▶ [Assigned task] Write out the listing below exactly, and omit any images you find in it.

++++++

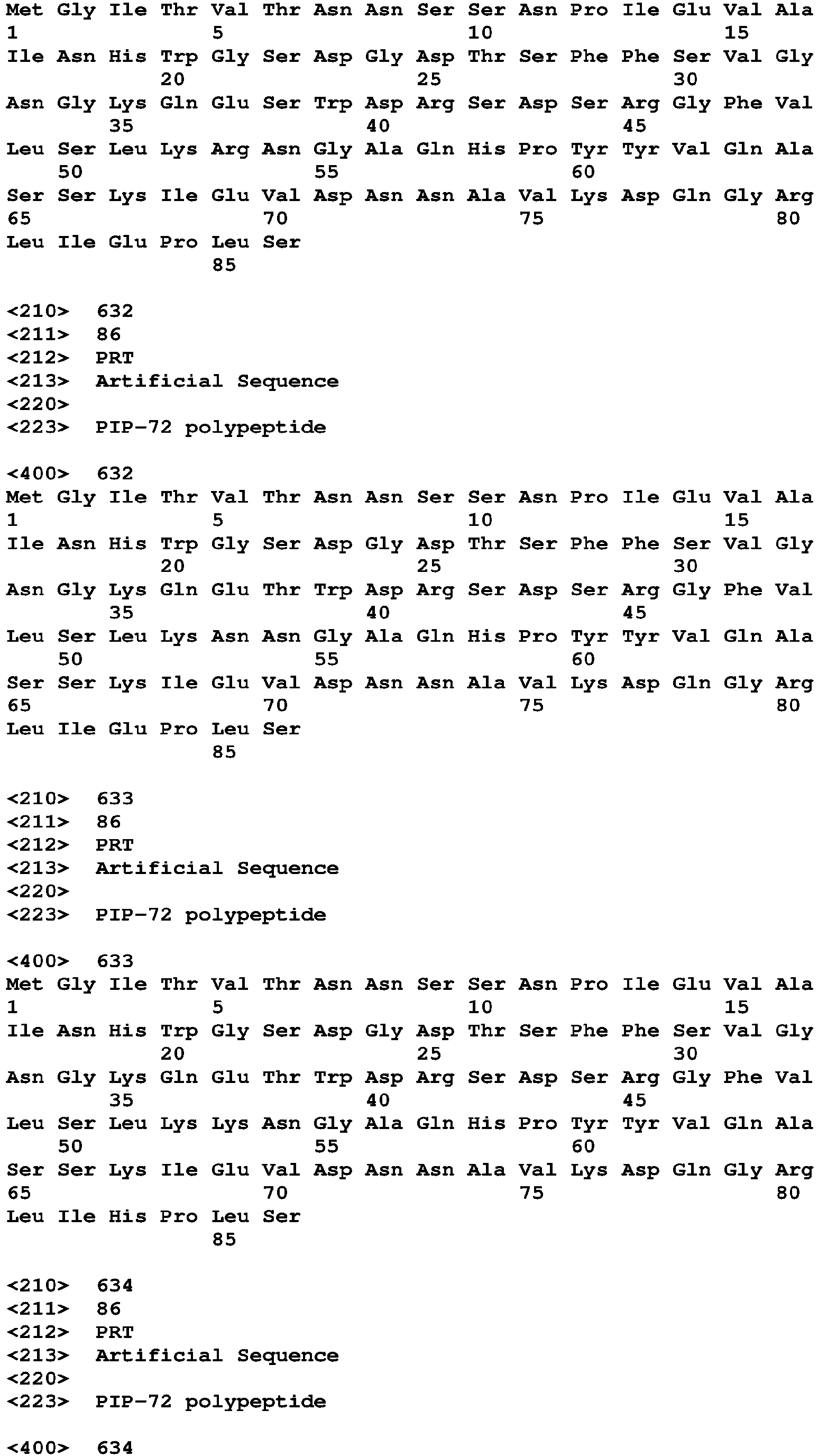 Met Gly Ile Thr Val Thr Asn Asn Ser Ser Asn Pro Ile Glu Val Ala
1               5                   10                  15
Ile Asn His Trp Gly Ser Asp Gly Asp Thr Ser Phe Phe Ser Val Gly
            20                  25                  30
Asn Gly Lys Gln Glu Ser Trp Asp Arg Ser Asp Ser Arg Gly Phe Val
        35                  40                  45
Leu Ser Leu Lys Arg Asn Gly Ala Gln His Pro Tyr Tyr Val Gln Ala
    50                  55                  60
Ser Ser Lys Ile Glu Val Asp Asn Asn Ala Val Lys Asp Gln Gly Arg
65                  70                  75                  80
Leu Ile Glu Pro Leu Ser
                85

<210> 632
<211> 86
<212> PRT
<213> Artificial Sequence
<220>
<223> PIP-72 polypeptide

<400> 632
Met Gly Ile Thr Val Thr Asn Asn Ser Ser Asn Pro Ile Glu Val Ala
1               5                   10                  15
Ile Asn His Trp Gly Ser Asp Gly Asp Thr Ser Phe Phe Ser Val Gly
            20                  25                  30
Asn Gly Lys Gln Glu Thr Trp Asp Arg Ser Asp Ser Arg Gly Phe Val
        35                  40                  45
Leu Ser Leu Lys Asn Asn Gly Ala Gln His Pro Tyr Tyr Val Gln Ala
    50                  55                  60
Ser Ser Lys Ile Glu Val Asp Asn Asn Ala Val Lys Asp Gln Gly Arg
65                  70                  75                  80
Leu Ile Glu Pro Leu Ser
                85

<210> 633
<211> 86
<212> PRT
<213> Artificial Sequence
<220>
<223> PIP-72 polypeptide

<400> 633
Met Gly Ile Thr Val Thr Asn Asn Ser Ser Asn Pro Ile Glu Val Ala
1               5                   10                  15
Ile Asn His Trp Gly Ser Asp Gly Asp Thr Ser Phe Phe Ser Val Gly
            20                  25                  30
Asn Gly Lys Gln Glu Thr Trp Asp Arg Ser Asp Ser Arg Gly Phe Val
        35                  40                  45
Leu Ser Leu Lys Lys Asn Gly Ala Gln His Pro Tyr Tyr Val Gln Ala
    50                  55                  60
Ser Ser Lys Ile Glu Val Asp Asn Asn Ala Val Lys Asp Gln Gly Arg
65                  70                  75                  80
Leu Ile His Pro Leu Ser
                85

<210> 634
<211> 86
<212> PRT
<213> Artificial Sequence
<220>
<223> PIP-72 polypeptide

<400> 634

++++++

▶ [Answer section]
 Met Gly Ile Thr Val Thr Asn Asn Ser Ser Asn Pro Ile Glu Val Ala
1               5                   10                  15
Ile Asn His Trp Gly Ser Asp Gly Asp Thr Ser Phe Phe Ser Val Gly
            20                  25                  30
Asn Gly Lys Gln Glu Ser Trp Asp Arg Ser Asp Ser Arg Gly Phe Val
        35                  40                  45
Leu Ser Leu Lys Arg Asn Gly Ala Gln His Pro Tyr Tyr Val Gln Ala
    50                  55                  60
Ser Ser Lys Ile Glu Val Asp Asn Asn Ala Val Lys Asp Gln Gly Arg
65                  70                  75                  80
Leu Ile Glu Pro Leu Ser
                85

<210> 632
<211> 86
<212> PRT
<213> Artificial Sequence
<220>
<223> PIP-72 polypeptide

<400> 632
Met Gly Ile Thr Val Thr Asn Asn Ser Ser Asn Pro Ile Glu Val Ala
1               5                   10                  15
Ile Asn His Trp Gly Ser Asp Gly Asp Thr Ser Phe Phe Ser Val Gly
            20                  25                  30
Asn Gly Lys Gln Glu Thr Trp Asp Arg Ser Asp Ser Arg Gly Phe Val
        35                  40                  45
Leu Ser Leu Lys Asn Asn Gly Ala Gln His Pro Tyr Tyr Val Gln Ala
    50                  55                  60
Ser Ser Lys Ile Glu Val Asp Asn Asn Ala Val Lys Asp Gln Gly Arg
65                  70                  75                  80
Leu Ile Glu Pro Leu Ser
                85

<210> 633
<211> 86
<212> PRT
<213> Artificial Sequence
<220>
<223> PIP-72 polypeptide

<400> 633
Met Gly Ile Thr Val Thr Asn Asn Ser Ser Asn Pro Ile Glu Val Ala
1               5                   10                  15
Ile Asn His Trp Gly Ser Asp Gly Asp Thr Ser Phe Phe Ser Val Gly
            20                  25                  30
Asn Gly Lys Gln Glu Thr Trp Asp Arg Ser Asp Ser Arg Gly Phe Val
        35                  40                  45
Leu Ser Leu Lys Lys Asn Gly Ala Gln His Pro Tyr Tyr Val Gln Ala
    50                  55                  60
Ser Ser Lys Ile Glu Val Asp Asn Asn Ala Val Lys Asp Gln Gly Arg
65                  70                  75                  80
Leu Ile His Pro Leu Ser
                85

<210> 634
<211> 86
<212> PRT
<213> Artificial Sequence
<220>
<223> PIP-72 polypeptide

<400> 634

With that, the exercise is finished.